- [Direction]
Reproduce the closing part of the entries exactly: the line with "What is the approximate" and all lines after it, ending with the last line, and nothing else.
#### Provided material
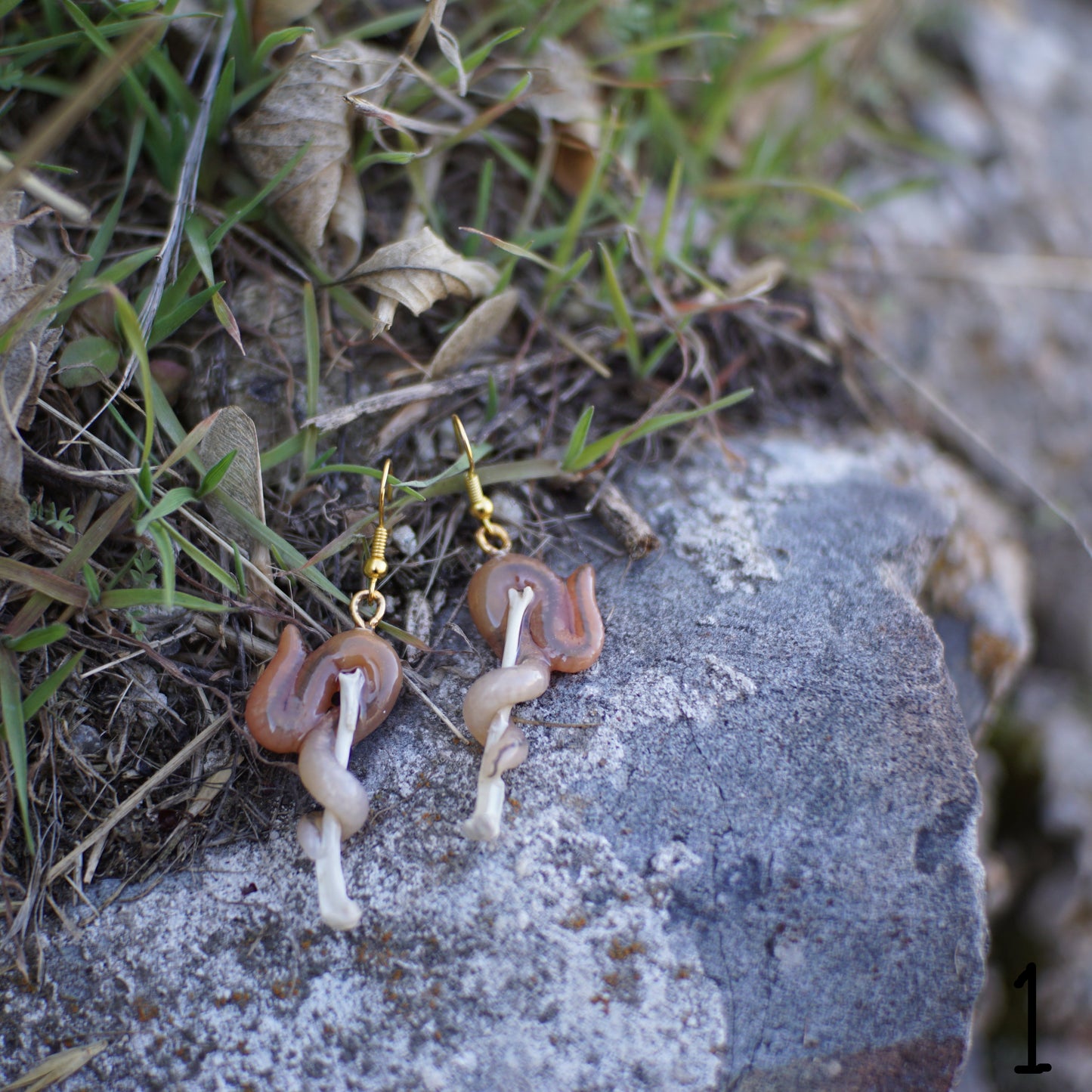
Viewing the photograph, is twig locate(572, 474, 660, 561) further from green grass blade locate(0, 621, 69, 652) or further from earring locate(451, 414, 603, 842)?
green grass blade locate(0, 621, 69, 652)

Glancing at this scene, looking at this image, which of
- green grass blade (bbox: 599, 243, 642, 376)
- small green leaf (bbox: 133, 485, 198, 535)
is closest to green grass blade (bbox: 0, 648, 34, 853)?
small green leaf (bbox: 133, 485, 198, 535)

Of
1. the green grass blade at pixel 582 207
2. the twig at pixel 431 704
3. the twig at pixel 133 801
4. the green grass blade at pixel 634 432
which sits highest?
the green grass blade at pixel 582 207

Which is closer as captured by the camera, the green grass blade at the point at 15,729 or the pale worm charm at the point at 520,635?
the green grass blade at the point at 15,729

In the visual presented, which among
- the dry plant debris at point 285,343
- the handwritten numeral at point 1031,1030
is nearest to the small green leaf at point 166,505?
the dry plant debris at point 285,343

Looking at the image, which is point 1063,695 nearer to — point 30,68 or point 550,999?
point 550,999

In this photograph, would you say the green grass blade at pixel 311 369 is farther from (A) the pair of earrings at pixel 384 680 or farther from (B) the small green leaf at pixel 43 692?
(B) the small green leaf at pixel 43 692

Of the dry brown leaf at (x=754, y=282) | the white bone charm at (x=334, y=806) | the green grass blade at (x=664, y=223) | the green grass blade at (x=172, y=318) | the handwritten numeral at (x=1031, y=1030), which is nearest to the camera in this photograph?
the white bone charm at (x=334, y=806)

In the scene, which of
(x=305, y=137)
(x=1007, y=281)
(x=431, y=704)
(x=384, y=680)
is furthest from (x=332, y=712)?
(x=1007, y=281)
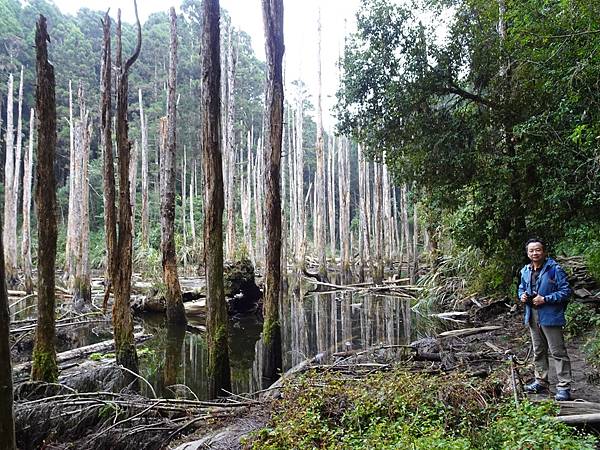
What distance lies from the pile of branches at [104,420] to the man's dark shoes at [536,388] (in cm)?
296

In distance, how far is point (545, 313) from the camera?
15.4 feet

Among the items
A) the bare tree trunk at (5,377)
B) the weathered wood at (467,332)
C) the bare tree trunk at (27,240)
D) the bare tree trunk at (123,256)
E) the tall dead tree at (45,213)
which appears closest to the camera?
the bare tree trunk at (5,377)

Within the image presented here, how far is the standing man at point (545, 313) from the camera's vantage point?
4.55 metres

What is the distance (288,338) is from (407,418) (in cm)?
759

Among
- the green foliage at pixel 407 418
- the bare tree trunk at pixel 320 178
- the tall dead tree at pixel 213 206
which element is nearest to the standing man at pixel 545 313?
the green foliage at pixel 407 418

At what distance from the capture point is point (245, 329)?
12.3 metres

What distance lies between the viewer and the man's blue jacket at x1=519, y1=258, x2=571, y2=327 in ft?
15.0

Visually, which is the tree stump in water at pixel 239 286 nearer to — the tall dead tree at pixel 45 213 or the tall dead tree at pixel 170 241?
the tall dead tree at pixel 170 241

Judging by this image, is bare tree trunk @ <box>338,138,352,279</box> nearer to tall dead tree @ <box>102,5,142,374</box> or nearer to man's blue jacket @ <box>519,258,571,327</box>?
tall dead tree @ <box>102,5,142,374</box>

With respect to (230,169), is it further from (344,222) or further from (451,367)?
(451,367)

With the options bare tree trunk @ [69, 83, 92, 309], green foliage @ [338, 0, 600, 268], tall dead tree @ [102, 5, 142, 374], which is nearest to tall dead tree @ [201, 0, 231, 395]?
tall dead tree @ [102, 5, 142, 374]

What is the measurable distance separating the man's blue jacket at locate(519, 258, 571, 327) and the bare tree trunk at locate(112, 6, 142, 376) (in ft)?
17.7

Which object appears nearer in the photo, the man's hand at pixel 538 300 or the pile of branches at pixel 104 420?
the pile of branches at pixel 104 420

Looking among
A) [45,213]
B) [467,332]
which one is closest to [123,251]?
[45,213]
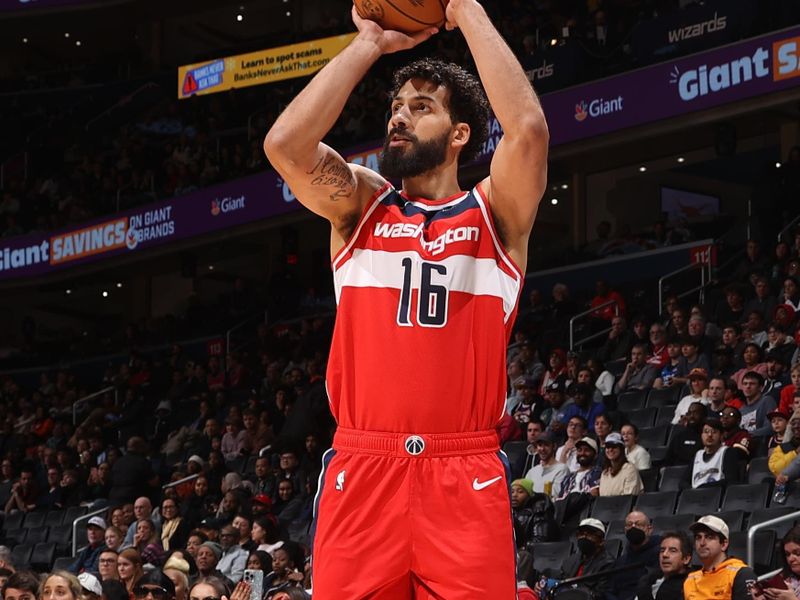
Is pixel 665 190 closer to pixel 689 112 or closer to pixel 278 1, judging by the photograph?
pixel 689 112

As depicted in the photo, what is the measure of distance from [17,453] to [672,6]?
423 inches

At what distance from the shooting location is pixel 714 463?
10.7 meters

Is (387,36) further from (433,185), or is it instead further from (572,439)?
(572,439)

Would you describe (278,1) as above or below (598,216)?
above

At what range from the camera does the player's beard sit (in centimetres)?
380

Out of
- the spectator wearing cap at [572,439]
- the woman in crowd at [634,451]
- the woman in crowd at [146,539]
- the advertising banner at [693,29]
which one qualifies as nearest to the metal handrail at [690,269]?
the advertising banner at [693,29]

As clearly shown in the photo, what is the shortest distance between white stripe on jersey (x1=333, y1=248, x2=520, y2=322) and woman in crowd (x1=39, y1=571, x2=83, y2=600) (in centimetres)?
416

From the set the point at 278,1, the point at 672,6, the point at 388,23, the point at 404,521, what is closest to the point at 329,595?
the point at 404,521

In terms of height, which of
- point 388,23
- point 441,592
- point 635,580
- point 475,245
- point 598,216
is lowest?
point 635,580

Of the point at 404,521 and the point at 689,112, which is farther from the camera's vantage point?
the point at 689,112

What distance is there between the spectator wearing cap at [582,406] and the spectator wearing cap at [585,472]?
A: 1.13 meters

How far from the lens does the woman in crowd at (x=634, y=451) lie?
37.1ft

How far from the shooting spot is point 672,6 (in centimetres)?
1825

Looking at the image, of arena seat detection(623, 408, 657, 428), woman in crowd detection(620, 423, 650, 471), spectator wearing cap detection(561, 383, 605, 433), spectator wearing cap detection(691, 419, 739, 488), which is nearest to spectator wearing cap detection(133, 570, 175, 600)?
woman in crowd detection(620, 423, 650, 471)
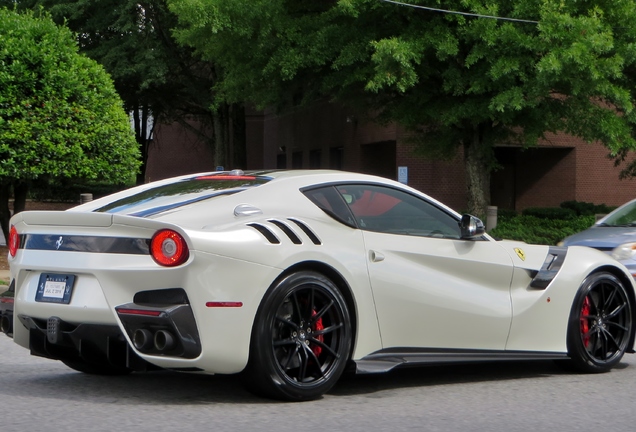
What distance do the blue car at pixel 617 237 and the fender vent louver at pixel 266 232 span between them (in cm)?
551

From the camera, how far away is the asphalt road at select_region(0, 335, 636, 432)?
5.48m

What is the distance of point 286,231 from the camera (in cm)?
607

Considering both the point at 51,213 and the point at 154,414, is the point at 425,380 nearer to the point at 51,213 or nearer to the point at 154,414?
the point at 154,414

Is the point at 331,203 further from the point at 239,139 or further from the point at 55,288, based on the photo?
the point at 239,139

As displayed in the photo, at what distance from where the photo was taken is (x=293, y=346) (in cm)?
602

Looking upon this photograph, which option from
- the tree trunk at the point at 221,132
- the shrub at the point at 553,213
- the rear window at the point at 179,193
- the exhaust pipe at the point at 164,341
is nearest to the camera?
the exhaust pipe at the point at 164,341

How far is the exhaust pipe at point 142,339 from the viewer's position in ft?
18.5

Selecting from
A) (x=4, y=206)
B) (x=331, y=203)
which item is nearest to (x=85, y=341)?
(x=331, y=203)

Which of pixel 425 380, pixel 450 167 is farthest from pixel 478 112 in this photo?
pixel 425 380

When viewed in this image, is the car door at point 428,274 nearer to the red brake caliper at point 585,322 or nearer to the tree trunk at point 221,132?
the red brake caliper at point 585,322

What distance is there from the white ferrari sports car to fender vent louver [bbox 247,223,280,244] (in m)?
0.01

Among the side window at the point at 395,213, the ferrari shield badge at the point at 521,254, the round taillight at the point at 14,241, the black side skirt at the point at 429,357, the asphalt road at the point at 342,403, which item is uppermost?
the side window at the point at 395,213

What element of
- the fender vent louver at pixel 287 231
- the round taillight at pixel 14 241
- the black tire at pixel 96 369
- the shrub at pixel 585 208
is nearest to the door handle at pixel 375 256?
the fender vent louver at pixel 287 231

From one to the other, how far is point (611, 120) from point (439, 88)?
4.10m
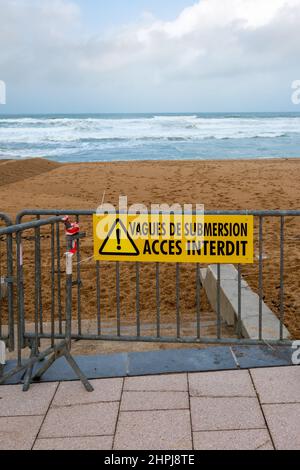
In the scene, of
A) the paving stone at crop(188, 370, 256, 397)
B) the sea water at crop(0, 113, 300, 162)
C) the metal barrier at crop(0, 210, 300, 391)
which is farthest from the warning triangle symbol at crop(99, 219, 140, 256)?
the sea water at crop(0, 113, 300, 162)

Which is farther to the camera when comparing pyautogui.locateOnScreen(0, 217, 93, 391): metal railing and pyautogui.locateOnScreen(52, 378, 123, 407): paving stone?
pyautogui.locateOnScreen(0, 217, 93, 391): metal railing

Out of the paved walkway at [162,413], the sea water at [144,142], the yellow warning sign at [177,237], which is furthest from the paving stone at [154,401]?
the sea water at [144,142]

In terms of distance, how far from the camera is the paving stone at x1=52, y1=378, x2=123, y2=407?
13.1 feet

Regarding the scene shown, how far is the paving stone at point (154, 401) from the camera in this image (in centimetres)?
385

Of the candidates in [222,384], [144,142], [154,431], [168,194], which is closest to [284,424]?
[222,384]

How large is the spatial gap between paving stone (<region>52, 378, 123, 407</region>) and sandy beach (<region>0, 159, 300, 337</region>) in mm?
2132

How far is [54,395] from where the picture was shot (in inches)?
162

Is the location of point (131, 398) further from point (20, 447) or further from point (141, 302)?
point (141, 302)

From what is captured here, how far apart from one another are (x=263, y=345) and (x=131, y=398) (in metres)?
1.41

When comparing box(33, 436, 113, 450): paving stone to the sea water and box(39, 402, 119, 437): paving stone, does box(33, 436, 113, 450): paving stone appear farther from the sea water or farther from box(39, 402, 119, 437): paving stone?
the sea water

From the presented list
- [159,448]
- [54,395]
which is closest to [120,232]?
[54,395]

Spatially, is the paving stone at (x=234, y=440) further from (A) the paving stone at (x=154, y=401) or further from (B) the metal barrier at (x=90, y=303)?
(B) the metal barrier at (x=90, y=303)

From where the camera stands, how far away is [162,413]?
376 centimetres

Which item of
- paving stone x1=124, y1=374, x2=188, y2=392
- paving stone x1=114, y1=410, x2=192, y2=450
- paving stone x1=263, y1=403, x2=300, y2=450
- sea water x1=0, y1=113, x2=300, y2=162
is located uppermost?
sea water x1=0, y1=113, x2=300, y2=162
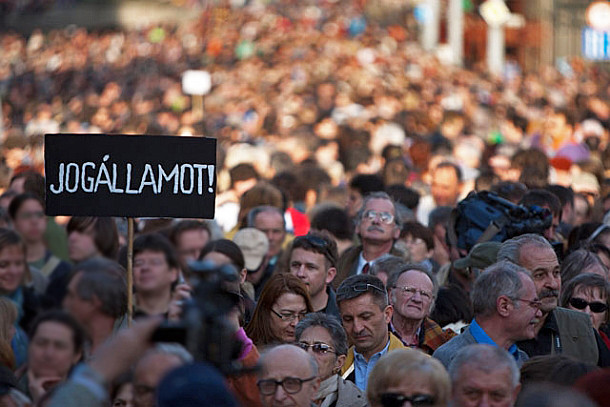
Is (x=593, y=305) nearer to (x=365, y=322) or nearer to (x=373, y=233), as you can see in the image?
(x=365, y=322)

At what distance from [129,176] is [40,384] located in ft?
8.17

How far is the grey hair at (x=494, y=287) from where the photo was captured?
7.33m

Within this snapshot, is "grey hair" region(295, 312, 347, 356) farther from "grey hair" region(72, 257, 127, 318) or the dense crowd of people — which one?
"grey hair" region(72, 257, 127, 318)

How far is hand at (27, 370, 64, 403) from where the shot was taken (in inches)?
200

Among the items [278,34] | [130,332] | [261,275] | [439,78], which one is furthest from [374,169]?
[278,34]

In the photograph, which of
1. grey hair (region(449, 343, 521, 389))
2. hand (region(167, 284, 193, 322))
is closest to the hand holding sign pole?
grey hair (region(449, 343, 521, 389))

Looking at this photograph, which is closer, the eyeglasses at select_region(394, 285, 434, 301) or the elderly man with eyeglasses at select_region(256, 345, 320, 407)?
the elderly man with eyeglasses at select_region(256, 345, 320, 407)

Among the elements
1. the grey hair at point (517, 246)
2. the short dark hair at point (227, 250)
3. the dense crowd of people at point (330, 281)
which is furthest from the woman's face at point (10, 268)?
the grey hair at point (517, 246)

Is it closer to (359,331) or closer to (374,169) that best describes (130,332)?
(359,331)

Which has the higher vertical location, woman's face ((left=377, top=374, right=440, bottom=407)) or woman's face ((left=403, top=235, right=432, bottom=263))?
woman's face ((left=403, top=235, right=432, bottom=263))

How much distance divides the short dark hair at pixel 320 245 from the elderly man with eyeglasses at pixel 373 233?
566mm

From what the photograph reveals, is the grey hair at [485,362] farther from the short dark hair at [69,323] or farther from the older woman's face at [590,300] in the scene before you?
the older woman's face at [590,300]

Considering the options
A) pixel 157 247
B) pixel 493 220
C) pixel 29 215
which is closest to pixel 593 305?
pixel 493 220

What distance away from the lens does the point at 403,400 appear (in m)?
5.66
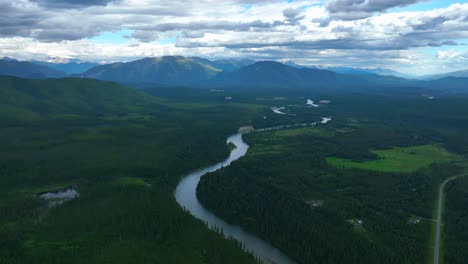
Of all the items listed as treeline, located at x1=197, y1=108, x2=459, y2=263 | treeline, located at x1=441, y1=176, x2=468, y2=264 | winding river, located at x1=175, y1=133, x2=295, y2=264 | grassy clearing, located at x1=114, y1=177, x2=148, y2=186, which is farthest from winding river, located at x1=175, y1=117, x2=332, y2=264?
treeline, located at x1=441, y1=176, x2=468, y2=264

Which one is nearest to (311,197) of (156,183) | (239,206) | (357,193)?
(357,193)

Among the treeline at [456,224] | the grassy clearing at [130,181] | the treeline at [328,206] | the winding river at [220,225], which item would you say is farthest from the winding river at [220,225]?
the treeline at [456,224]

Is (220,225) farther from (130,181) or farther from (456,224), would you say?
(456,224)

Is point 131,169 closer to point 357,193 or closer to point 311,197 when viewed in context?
point 311,197

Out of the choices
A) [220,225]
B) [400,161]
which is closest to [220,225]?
[220,225]

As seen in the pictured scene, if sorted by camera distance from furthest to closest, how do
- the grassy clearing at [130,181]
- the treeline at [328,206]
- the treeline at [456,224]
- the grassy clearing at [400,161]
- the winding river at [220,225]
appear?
the grassy clearing at [400,161] → the grassy clearing at [130,181] → the winding river at [220,225] → the treeline at [328,206] → the treeline at [456,224]

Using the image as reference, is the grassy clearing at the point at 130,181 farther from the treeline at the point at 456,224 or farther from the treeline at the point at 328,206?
the treeline at the point at 456,224

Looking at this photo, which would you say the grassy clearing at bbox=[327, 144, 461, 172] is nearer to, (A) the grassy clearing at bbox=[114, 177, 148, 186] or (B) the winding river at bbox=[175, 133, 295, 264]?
(B) the winding river at bbox=[175, 133, 295, 264]

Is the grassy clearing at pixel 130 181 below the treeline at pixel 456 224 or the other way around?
below
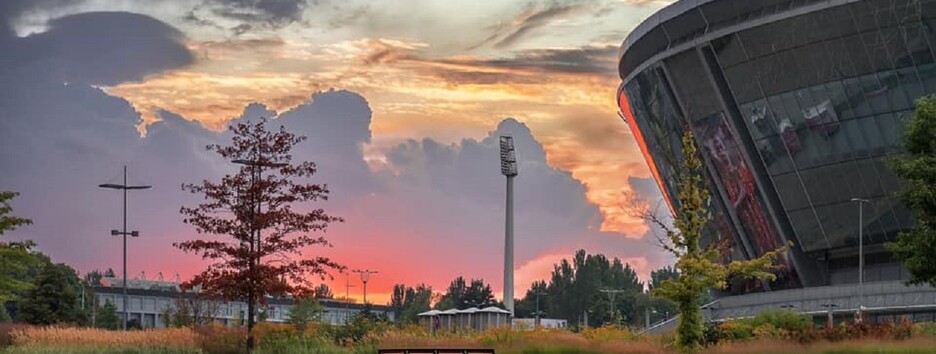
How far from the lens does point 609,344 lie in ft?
113

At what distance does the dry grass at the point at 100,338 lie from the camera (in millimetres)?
38719

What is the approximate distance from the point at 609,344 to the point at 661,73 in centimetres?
3927

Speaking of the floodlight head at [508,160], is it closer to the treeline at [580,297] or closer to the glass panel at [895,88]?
the treeline at [580,297]

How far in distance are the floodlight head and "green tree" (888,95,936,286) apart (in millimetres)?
84867

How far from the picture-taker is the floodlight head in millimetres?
122375

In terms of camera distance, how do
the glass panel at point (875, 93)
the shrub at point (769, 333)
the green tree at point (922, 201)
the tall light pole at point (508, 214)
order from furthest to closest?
########
- [Solution for this exercise]
What is the approximate distance from the point at 609,344 to the point at 661,73 in centimetres?
3927

Speaking of the floodlight head at [508,160], is it closer to the treeline at [580,297] or closer to the glass panel at [895,88]?
the treeline at [580,297]

How far in distance are the floodlight head and "green tree" (888,95,936,286) apart (in millimetres)?
84867

How far from the picture-taker is the floodlight head in millimetres?
122375

In terms of camera distance, how do
the glass panel at point (875, 93)
the shrub at point (769, 333)
the green tree at point (922, 201)
the tall light pole at point (508, 214)
order from furthest to closest?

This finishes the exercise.